Dane NIRSpec zostały również zbadane pod kątem cząsteczek organicznych, takich jak tlenek węgla, dwutlenek węgla, metan, etan i metanol, które mogą być potencjalnymi wskaźnikami życia lub procesów życiowych. W kolumnie nie było śladu tych materiałów organicznych.
Naukowcy również powiedzieli Stań.
Chociaż w nadolbrzymie nie ma materii organicznej, uważa się, że smugi pary na Enceladusie pochodzą z kominów hydrotermalnych w głębi oceanu podpowierzchniowego. Formacje te znajdują się również na dnie morskim Ziemi, gdzie gorąca woda podgrzana przez podziemną magmę wpływa do lodowatego oceanu. Rdzeń Enceladusa wytwarza wystarczającą ilość ciepła, aby utrzymać wodę w stanie ciekłym.
Być może pewnego dnia kolejna erupcja wulkanu uchwycona przez Webba może pokazać dowody życia w ukrytym świecie jej otoczenia. Enceladus rzeczywiście składał się z pary wodnej Okazało się, że zawierają związki organiczne zdolne do reagowania chemicznego w celu wytworzenia aminokwasów, budulców życia na Ziemi, a pewnego dnia możemy zobaczyć więcej potencjalnych oznak życia.

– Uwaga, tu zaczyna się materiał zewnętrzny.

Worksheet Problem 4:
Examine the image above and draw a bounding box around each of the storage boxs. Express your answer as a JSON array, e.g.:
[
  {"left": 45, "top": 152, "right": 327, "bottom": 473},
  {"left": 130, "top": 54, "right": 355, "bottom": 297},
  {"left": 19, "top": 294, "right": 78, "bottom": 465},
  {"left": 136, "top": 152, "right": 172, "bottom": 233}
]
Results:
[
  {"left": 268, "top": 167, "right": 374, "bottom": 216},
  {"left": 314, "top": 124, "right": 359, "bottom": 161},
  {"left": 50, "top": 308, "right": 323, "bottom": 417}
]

Pisze Elizabeth Raine Creature. Jej prace pojawiły się w SYFY WIRE, Space.com, Live Science, Grunge, Den of Geek i Forbidden Futures. Kiedy nie pisze, albo zmienia kształty, rysuje, albo udaje postać, o której nikt nigdy nie słyszał. Śledź ją na Twitterze: @hravenrayne.
Obraz aukcji wg NASA, ESA, CSA, STScI i G. Villanueva
„Introwertyk. Myśliciel. Rozwiązuje problemy. Specjalista od złego piwa. Skłonny do apatii. Ekspert od mediów społecznościowych. Wielokrotnie nagradzany fanatyk jedzenia.”